**The task**. The listing below is to be given again in full and word for word, without its images.

**Dataset extract**.
※

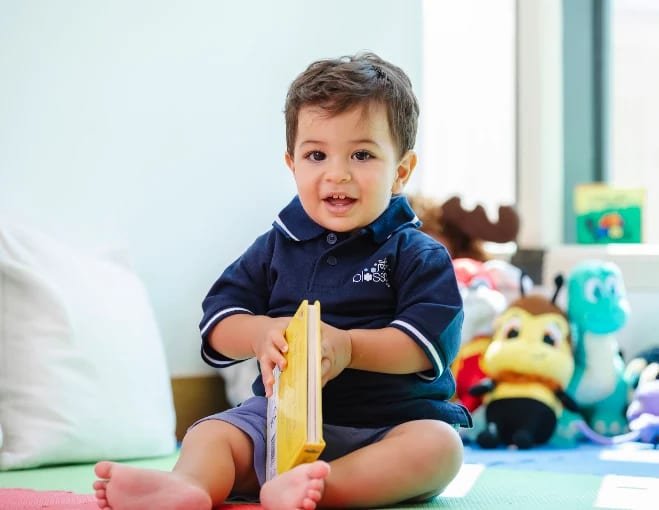 Blossom Nursery DIFC - Blossom Nursery DIFC Dubai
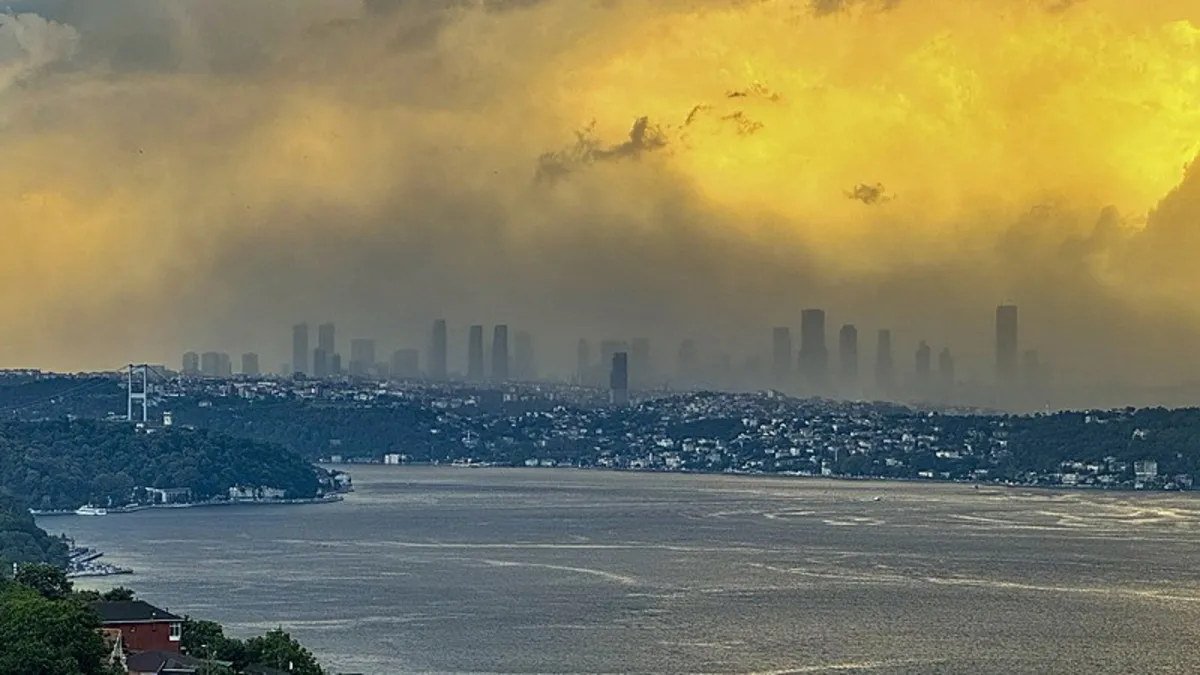 Beykoz'da 5 Sarıyer ve Arnavutköy'de 1 gün denize girmek yasaklandı!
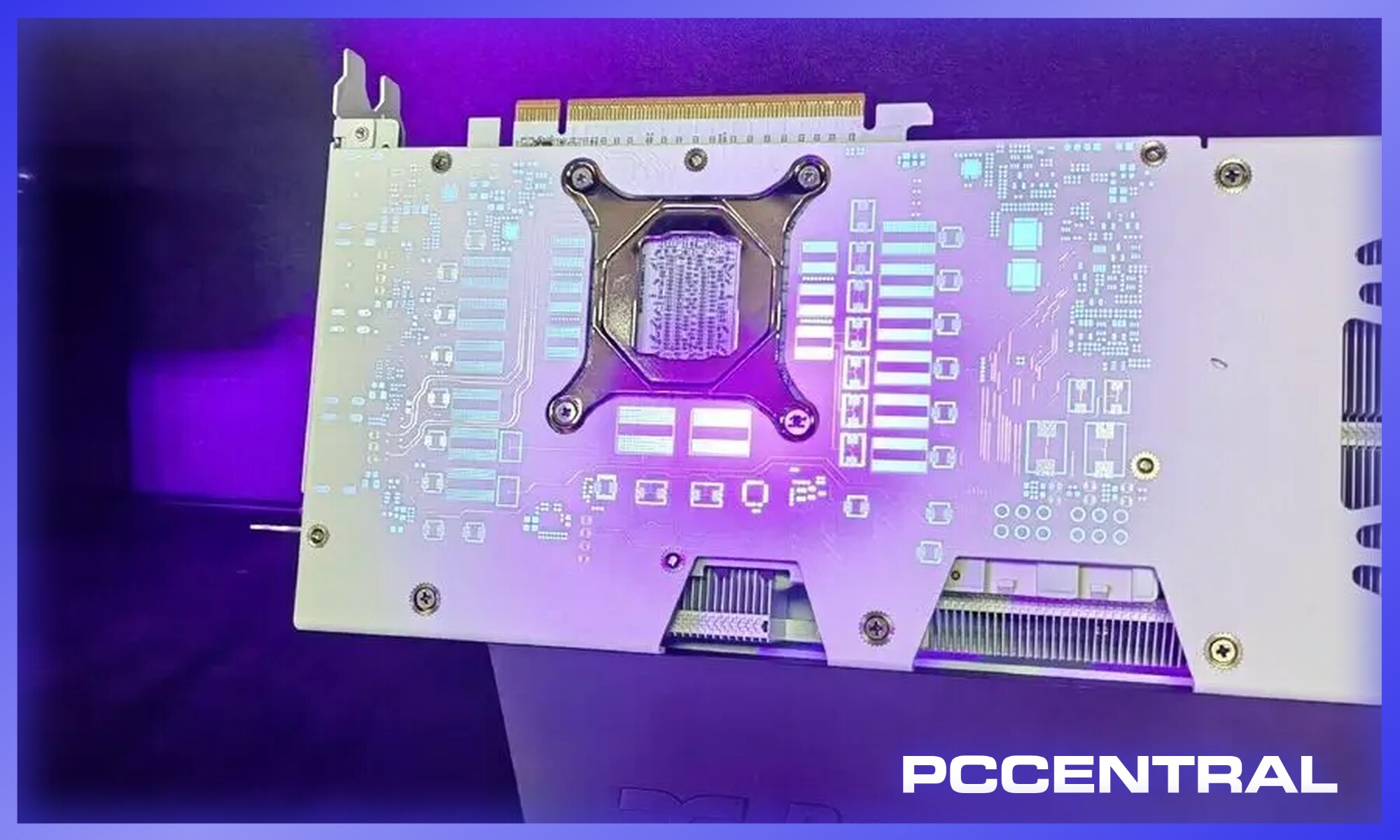 Reactive Powercolor PowerColor Unveils UV-Reactive Art RX 9000 Series Graphics Cards at ...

※

**Response area**.
 Blossom Nursery DIFC - Blossom Nursery DIFC Dubai
 Beykoz'da 5 Sarıyer ve Arnavutköy'de 1 gün denize girmek yasaklandı!
 Reactive Powercolor PowerColor Unveils UV-Reactive Art RX 9000 Series Graphics Cards at ...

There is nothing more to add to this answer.